Researchers find that coelacanths may live for nearly a century

Shane McGlaun - Jun 18, 2021, 5:23am CDT
Researchers find that coelacanths may live for nearly a century

A fish swims in the deep ocean called the coelacanth with odd lobe-shaped fins that grows to extremely large proportions. Coelacanths can reach lengths of up to six feet and weigh about 200 pounds, making them about the size of a human male. Researchers have recently discovered that coelacanths can live for up to five times longer than previously expected.

The oldest specimen researchers have discovered was 84 years old. The team also discovered that coelacanths live life extremely slowly in many ways, including not reaching maturity until around the age of 55. The sea creature also gestates its offspring for five years. Researchers conducting the new study say the most important finding is that the coelacanth’s age had been underestimated by a factor of five.
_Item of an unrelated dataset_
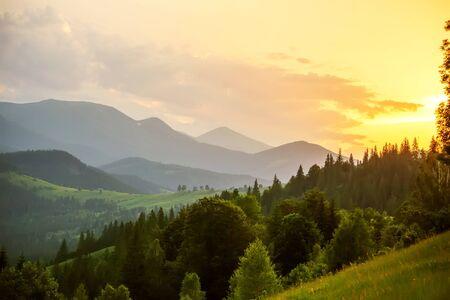 Schöner Sonnenuntergang in den Karpaten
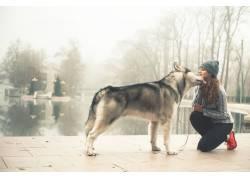 牵着狗的女人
Researchers reevaluated body growth for the creature with the new age date and found it is one of the slowest growing among fish of similar size. Scientists also looked at other life history traits showing that coelacanth’s life history is one of the slowest of all fish. Previously, the age of coelacanths was estimated by observing growth rings on their scales (seen in the photo above). Counting the growth rings led to the understanding that the fish didn’t live more than 20 years, which would make the creatures one of the fastest-growing fish, given their large size.
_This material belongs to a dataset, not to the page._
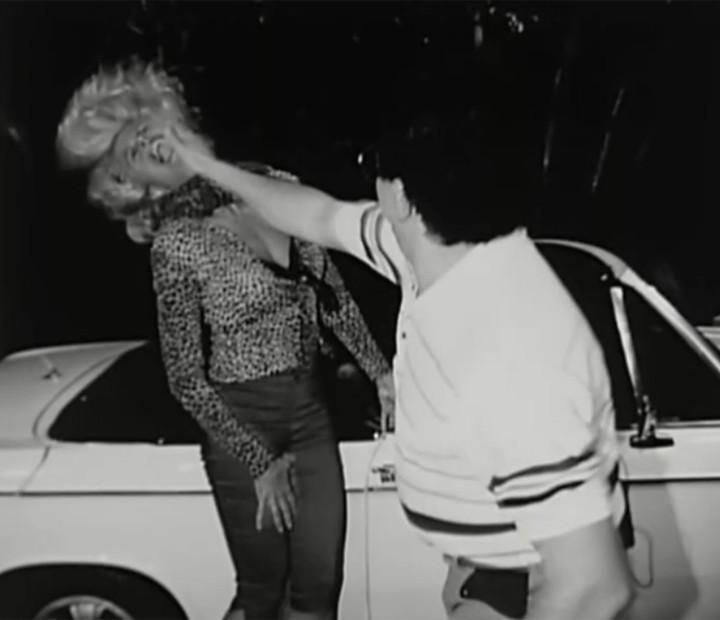 Wando e Monique Evans se divertiram na hora de fotografar a briga do casal (Foto: Vídeo Show / Gshow)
That quick growth didn’t mesh with the other known biological and ecological features of the fish, including a slow metabolism and low fecundity. It’s also more typical for fish that live in deep water to grow slowly and have slow life histories. In the study, researchers investigated 27 specimens that are part of the French National Museum of National History, which holds one of the largest collections of coelacanth specimens.

Previous studies relied on visibly calcified structures called micro-circuli to age the fish in a manner similar to counting growth rings on a tree. The new approach pioneered by the research team allows them to pick up on much smaller and almost imperceptible circuli on their scales. The findings suggest the coelacanths specimens are about five times older than previously believed.